##### Page excerpt #####

Study also finds CAM use higher among those with GI symptoms
VANCOUVER, BRITISH COLUMBIA – Complementary and alternative medicine (CAM) is becoming a popular treatment for a variety of conditions, with national data showing it is used by about 12 percent of children. New research shows that about 21 percent of youths enrolled in a large registry of children on the autism spectrum use CAM as part of their overall treatment plan.
Results of the study, and three others conducted by the Autism Speaks’ Autism Treatment Network (ATN), were presented May 2 at the Pediatric Academic Societies (PAS) annual meeting in Vancouver, British Columbia, Canada.
An estimated one in 110 U.S. children has autism, a group of complex developmental brain disorders that affect behavior, social skills and communication.
In this study, researchers sought to determine how often children enrolled in the ATN used CAM treatments and identify factors associated with CAM use. The ATN, which includes 14 treatment and research centers in the U.S. and Canada, enrolls patients ages 2 to 18 years with a diagnosis of autism, Asperger’s syndrome or pervasive developmental disorder-not otherwise specified (PDD-NOS).
Parents completed a medical history questionnaire that asked about their child’s use of CAM treatments, gastrointestinal (GI) symptoms, sleep and demographics.

##### The data #####

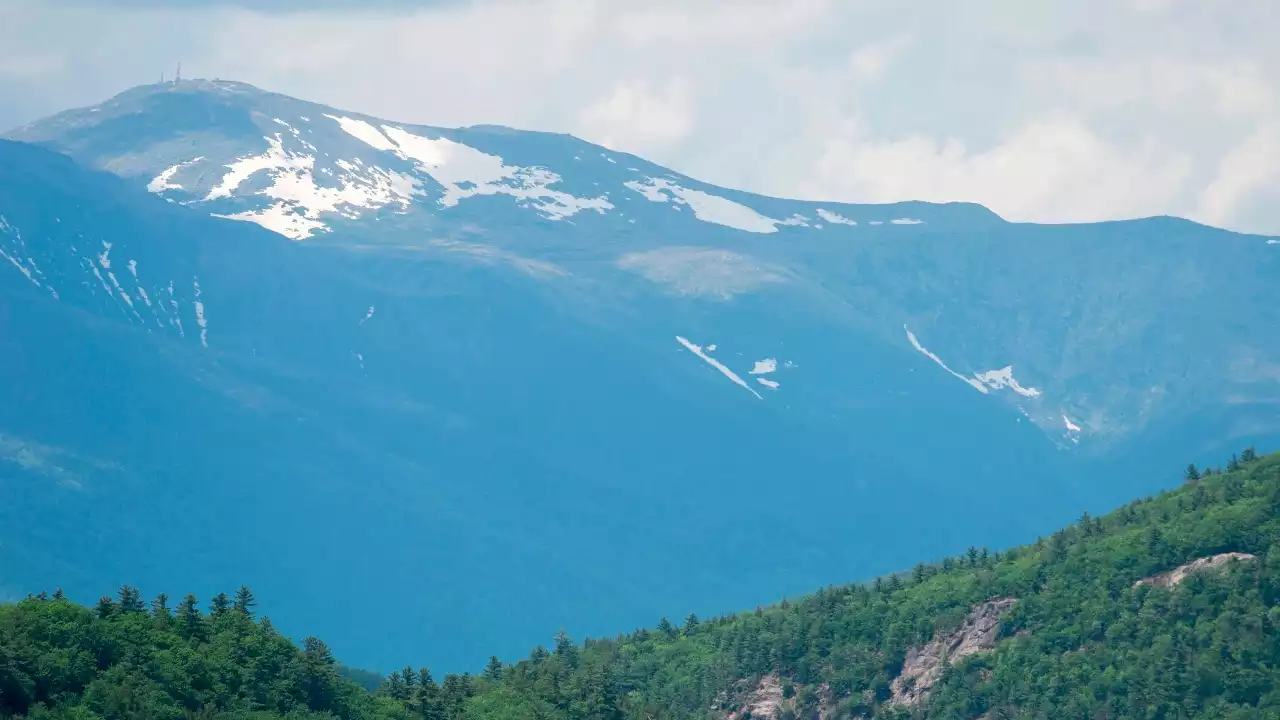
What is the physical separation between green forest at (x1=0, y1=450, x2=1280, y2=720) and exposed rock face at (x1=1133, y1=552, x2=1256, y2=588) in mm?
264

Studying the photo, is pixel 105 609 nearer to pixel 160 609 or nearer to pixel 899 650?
pixel 160 609

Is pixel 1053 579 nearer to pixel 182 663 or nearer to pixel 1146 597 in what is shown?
pixel 1146 597

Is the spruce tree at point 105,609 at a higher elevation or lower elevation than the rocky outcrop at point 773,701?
lower

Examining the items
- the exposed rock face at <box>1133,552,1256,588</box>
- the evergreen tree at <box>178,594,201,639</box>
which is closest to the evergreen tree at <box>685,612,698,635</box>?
the exposed rock face at <box>1133,552,1256,588</box>

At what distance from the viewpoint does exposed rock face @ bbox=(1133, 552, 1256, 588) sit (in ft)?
521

#####

■ **Exercise set**:
- 1) Answer these questions from the article on CAM use among children with autism, one answer per line:
(a) What share of children use CAM according to national data?
(b) On what date were the study results presented?
(c) How many treatment and research centers does the ATN include?
- 2) Carry on the article about CAM use among children with autism, starting right after its last sentence.

■ **Answers**:
- 1)
(a) About 12 percent
(b) May 2
(c) 14

- 2)
Results showed that 201 of 1,212 children (17 percent) were on special diets, most often a gluten-free, casein-free diet (53 percent). Special diets were most common among children diagnosed with autism (19 percent), followed by those diagnosed with PDD-NOS (14 percent) and Asperger’s syndrome (7 percent).
In addition, children with GI problems were more likely than those without GI symptoms to use CAM treatments, including gluten-free, casein-free diets, diets free of processed sugars, digestive enzymes and probiotics.
“Physicians treating children with autism spectrum disorders should be aware of the CAM treatments that their patients may be receiving in order to help families monitor their child’s response to treatment, as well as to assure the safety of these treatments in concert with the physician’s prescribed treatments,” said Daniel Coury, M.D., medical director of the ATN and professor of pediatrics and psychiatry at The Ohio State University.